Vorliegender Text
Abe Foxman, Direktor der Anti-Diffamierungsliga, sprach anlässlich der Vorbereitungen zur UN-Konferenz gegen Rassismus vor dem diplomatischen Korps in Jerusalem.

Herr Minister, Ihre Exzellenzen, sehr geehrte Damen und Herren. Ich habe eine akademische Darstellung des modernen Antisemitismus vorbereitet, aber ich werde sie hier nicht vorstellen. Wenn Sie es wünschen, können wir sie Ihnen durch das ADL-Büro in Jerusalem oder in Europa zukommen lassen. Nachdem wir Rabbi Melchior, Minister Melchior, zugehört haben, bleibt sicherlich in Bezug auf Darstellung und Analyse wenig zu sagen. Also erlauben Sie mir, einige Augenblicke sehr persönlich zu Ihnen zu sprechen.

Als ich dasaß und zuhörte, sah ich mich im Saal um, und ich war bewegt und gerührt von der Bedeutung dieser Zusammenkunft hier an diesem Morgen. Hier sind wir, zusammengekommen in Jerusalem an einem anderen Morgen an einem anderen Tag, als die Nachbarschaft in der Umgebung in der Sprache und des Tonfalls des Hasses sprach, als Minister Melchior genaue Erklärungen abgab, als andere diese Worte des Hasses in Munition und Mörsergranaten umwandelten. Und irgendwo da draußen planten gute Menschen zusammenzukommen, als wir in ein neues Jahrtausend eingetreten sind, um die Lektionen der Vergangenheit zu lernen.

Was haben wir hier? Dies ist eine Demokratie. Eine Einladung des Außenministeriums ist kein Erlass, ist kein Befehl und ist keine Anordnung. Drei Viertel des diplomatischen Korps dieses Landes kamen der Einladung zu diesem bestimmten Thema der Unverwüstlichkeit des Hasses, der Bigotterie, der Vorurteile, des Rassismus, des Antisemitismus nach.

Während die Presse die anderen Elemente lösen kann, wäre es schön, wenn die Presse Ihre Anwesenheit hier an diesem Morgen feierte. Da Sie, wie ich meine, nicht verpflichtet waren zu kommen, Sie wussten, worum es geht. Das ist für mich so wichtig und so ermutigend wie alles, was ich in der vergangenen Woche in diesem Land gesehen habe. Das sage ich, weil ich persönlich ein Überlebender des Schlimmsten bin, das die Menschheit hervorgebracht hat, zu dem sie mit grenzenlosem, unbeantwortetem, ungezähmten und unkontrolliertem Hass fähig ist.

Ich wurde 1940 in Polen geboren – kein guter Ort für ein jüdisches Kind – und ich überlebte. Ich überlebte, weil es inmitten dieser Hölle und des Hasses einen Menschen gab, der kaum lesen und schreiben konnte – ihr Name ist Branislava Korpi –, die weder das Risiko noch die Zweckmäßigkeit, noch den Verlust an Bequemlichkeit maß und aufstand für einen einzelnen Menschen, da er ein einzelner Mensch war. Hätte sie sich die Risiken und die möglichen Konsequenzen bewusst gemacht, stünde an diesem Morgen ein anderer hier und spräche zu Ihnen.

Aufgabe 1
Wann und wo wurde Abe Foxman laut seiner Rede geboren?
Aufgabe 2
Warum stellt Abe Foxman in der Rede seine vorbereitete akademische Darstellung des modernen Antisemitismus nicht vor?
Aufgabe 3
Schreib aus der Rede die Stelle von "Während die Presse" bis einschließlich "Hass fähig ist." wortgetreu ab.

Gespeicherte Daten
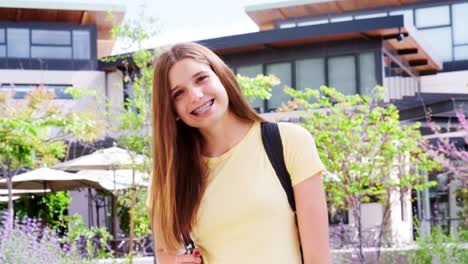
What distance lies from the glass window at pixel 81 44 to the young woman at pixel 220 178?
28759 millimetres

Vollständige Antwort 1
1940 in Polen.

Vollständige Antwort 2
Nachdem die Zuhörer Minister Melchior gehört haben, bleibt seiner Meinung nach zu Darstellung und Analyse kaum noch etwas zu sagen. Deshalb möchte er lieber einige Augenblicke ganz persönlich sprechen.

Vollständige Antwort 3
Während die Presse die anderen Elemente lösen kann, wäre es schön, wenn die Presse Ihre Anwesenheit hier an diesem Morgen feierte. Da Sie, wie ich meine, nicht verpflichtet waren zu kommen, Sie wussten, worum es geht. Das ist für mich so wichtig und so ermutigend wie alles, was ich in der vergangenen Woche in diesem Land gesehen habe. Das sage ich, weil ich persönlich ein Überlebender des Schlimmsten bin, das die Menschheit hervorgebracht hat, zu dem sie mit grenzenlosem, unbeantwortetem, ungezähmten und unkontrolliertem Hass fähig ist.